On Wednesday, the internet giant Google announced a radical change for the year 2022. This is a change for the better for the users, because: In the future, the search behavior of the users will no longer be tracked. This means that no more data is collected that was previously used to display personalized advertising.
With this step, Google ensures better data protection and more privacy on the Internet.
In a blog post, Google manager David Temkin justified the plans for data protection: “It is obvious that digital advertising must evolve and respond to people's growing concerns about their privacy and the use of their personal identity.” However, Google has come up with a new concept.
The group wants to refrain in the future from selling advertising that is based on the tracking of individual users on various websites.

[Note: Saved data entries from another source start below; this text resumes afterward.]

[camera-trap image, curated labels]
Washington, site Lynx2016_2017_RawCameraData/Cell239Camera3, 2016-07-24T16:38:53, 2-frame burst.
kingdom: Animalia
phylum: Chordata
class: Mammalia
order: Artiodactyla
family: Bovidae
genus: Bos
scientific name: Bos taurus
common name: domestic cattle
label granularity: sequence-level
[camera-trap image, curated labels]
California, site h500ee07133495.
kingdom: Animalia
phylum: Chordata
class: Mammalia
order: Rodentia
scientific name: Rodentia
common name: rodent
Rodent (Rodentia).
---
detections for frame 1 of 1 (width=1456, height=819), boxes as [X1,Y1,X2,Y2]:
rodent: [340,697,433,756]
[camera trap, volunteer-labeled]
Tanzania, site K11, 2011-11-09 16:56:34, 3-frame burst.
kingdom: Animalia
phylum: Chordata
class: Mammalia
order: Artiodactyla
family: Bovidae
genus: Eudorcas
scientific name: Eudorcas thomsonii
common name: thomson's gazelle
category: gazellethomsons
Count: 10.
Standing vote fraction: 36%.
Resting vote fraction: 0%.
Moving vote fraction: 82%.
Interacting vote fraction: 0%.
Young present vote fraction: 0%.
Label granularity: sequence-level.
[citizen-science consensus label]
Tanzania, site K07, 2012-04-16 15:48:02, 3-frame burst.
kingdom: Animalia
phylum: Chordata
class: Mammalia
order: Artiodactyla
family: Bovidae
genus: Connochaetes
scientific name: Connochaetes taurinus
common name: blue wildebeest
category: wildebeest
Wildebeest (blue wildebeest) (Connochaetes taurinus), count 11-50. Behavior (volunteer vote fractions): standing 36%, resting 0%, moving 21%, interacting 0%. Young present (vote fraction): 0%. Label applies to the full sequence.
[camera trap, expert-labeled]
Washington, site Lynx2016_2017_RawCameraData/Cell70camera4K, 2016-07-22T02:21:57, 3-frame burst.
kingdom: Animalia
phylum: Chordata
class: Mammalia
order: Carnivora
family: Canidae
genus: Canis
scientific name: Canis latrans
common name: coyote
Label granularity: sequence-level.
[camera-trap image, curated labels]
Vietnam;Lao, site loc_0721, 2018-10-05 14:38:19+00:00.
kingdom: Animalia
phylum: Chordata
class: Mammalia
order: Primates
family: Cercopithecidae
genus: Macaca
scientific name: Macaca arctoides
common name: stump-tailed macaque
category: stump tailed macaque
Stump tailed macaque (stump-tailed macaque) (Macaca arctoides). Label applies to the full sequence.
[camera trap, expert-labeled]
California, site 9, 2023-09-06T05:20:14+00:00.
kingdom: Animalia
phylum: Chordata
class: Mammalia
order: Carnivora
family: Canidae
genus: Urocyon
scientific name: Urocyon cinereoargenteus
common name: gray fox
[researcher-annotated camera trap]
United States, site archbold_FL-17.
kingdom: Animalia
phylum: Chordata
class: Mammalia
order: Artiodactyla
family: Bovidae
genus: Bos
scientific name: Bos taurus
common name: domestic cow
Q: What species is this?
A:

This is a big step for a company that has made it possible to use cookies to track its users every step of the way for years.
“But people shouldn't just have to accept that they are being spied on all over the network in order to get potentially interesting advertisements for them,” Temkin writes in the blog post.
In fact, studies show that 72 percent of all Internet users feel that they are constantly being followed on the Internet. 81 percent even state that the risks of this persecution are greater than the possible benefits they personally derive from it.
However, the move that Google is now taking does not come as a complete surprise. Last year, the Internet group announced that third-party cookies should be completely blocked in their Chrome browser by 2022 at the latest – as has been the case with other browsers such as Firefox or Safari for years.
Now, however, Google is going one step further and promising not to develop an alternative that could replace third-party cookies.
“Once all of the third-party cookies are gone, we will not provide any other identifiers that individuals can track while they browse the Internet,” promises Temkin. However, in order to be able to continue selling advertising, Google will increasingly rely on aggregated and anonymized data of its users.
Cookies are to be replaced in the future by a new technology called “Federated Learning of Cohorts” or FLoC for short. Internet users are grouped into larger groups based on their interests and can be used with advertising on the basis of these groups. The tracking no longer takes place on the basis of the individual but on the whole group.
It should not be overlooked, however, that the new regulation only applies to third-party websites. Google's own products such as Gmail, YouTube or Google search may continue to collect information about their users . In addition, the step will initially only be carried out on websites, not on smartphones. This means that Google itself does not have to reckon with any major losses from this new regulation. The situation is different for advertising companies that previously relied on cookies to distribute their advertising.